##### Listed records #####

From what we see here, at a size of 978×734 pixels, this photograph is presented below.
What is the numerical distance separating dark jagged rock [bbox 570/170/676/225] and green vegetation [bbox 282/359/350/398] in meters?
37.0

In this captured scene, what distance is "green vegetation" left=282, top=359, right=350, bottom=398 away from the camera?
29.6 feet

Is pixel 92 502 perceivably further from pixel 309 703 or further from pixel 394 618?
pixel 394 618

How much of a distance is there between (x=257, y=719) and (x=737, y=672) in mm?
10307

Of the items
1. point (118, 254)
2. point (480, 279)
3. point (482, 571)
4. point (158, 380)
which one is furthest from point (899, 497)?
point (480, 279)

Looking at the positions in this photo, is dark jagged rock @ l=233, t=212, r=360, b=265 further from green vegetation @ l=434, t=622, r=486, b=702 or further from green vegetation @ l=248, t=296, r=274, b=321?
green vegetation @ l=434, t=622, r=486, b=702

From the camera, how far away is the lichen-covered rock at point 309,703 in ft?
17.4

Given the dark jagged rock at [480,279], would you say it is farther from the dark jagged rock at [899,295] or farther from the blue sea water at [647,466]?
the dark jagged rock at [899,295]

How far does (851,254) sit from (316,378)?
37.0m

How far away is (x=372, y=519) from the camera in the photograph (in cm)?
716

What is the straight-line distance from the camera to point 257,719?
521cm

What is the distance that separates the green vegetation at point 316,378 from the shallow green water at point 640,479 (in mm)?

#####

■ **What the task requires**
Arrange every line of the rows above as a Markdown table with the columns No. and Line, numbering the lines in sequence and omitting blank lines.

■ **Response to this task**
| No. | Line |
|---|---|
| 1 | From what we see here, at a size of 978×734 pixels, this photograph is presented below. |
| 2 | What is the numerical distance separating dark jagged rock [bbox 570/170/676/225] and green vegetation [bbox 282/359/350/398] in meters? |
| 3 | 37.0 |
| 4 | In this captured scene, what distance is "green vegetation" left=282, top=359, right=350, bottom=398 away from the camera? |
| 5 | 29.6 feet |
| 6 | Is pixel 92 502 perceivably further from pixel 309 703 or further from pixel 394 618? |
| 7 | pixel 394 618 |
| 8 | How much of a distance is there between (x=257, y=719) and (x=737, y=672) in mm? |
| 9 | 10307 |
| 10 | Of the items |
| 11 | 1. point (118, 254) |
| 12 | 2. point (480, 279) |
| 13 | 3. point (482, 571) |
| 14 | 4. point (158, 380) |
| 15 | which one is furthest from point (899, 497)? |
| 16 | point (480, 279) |
| 17 | Looking at the positions in this photo, is dark jagged rock @ l=233, t=212, r=360, b=265 further from green vegetation @ l=434, t=622, r=486, b=702 or further from green vegetation @ l=248, t=296, r=274, b=321? |
| 18 | green vegetation @ l=434, t=622, r=486, b=702 |
| 19 | From the camera, how far away is the lichen-covered rock at point 309,703 in ft? |
| 20 | 17.4 |
| 21 | Given the dark jagged rock at [480,279], would you say it is farther from the dark jagged rock at [899,295] or farther from the blue sea water at [647,466]? |
| 22 | the dark jagged rock at [899,295] |
| 23 | How far does (851,254) sit from (316,378)? |
| 24 | 37.0m |
| 25 | How far away is (x=372, y=519) from the camera in the photograph (in cm)? |
| 26 | 716 |
| 27 | What is the straight-line distance from the camera to point 257,719? |
| 28 | 521cm |
| 29 | What is the distance that separates the green vegetation at point 316,378 from the shallow green water at point 640,479 (in mm)? |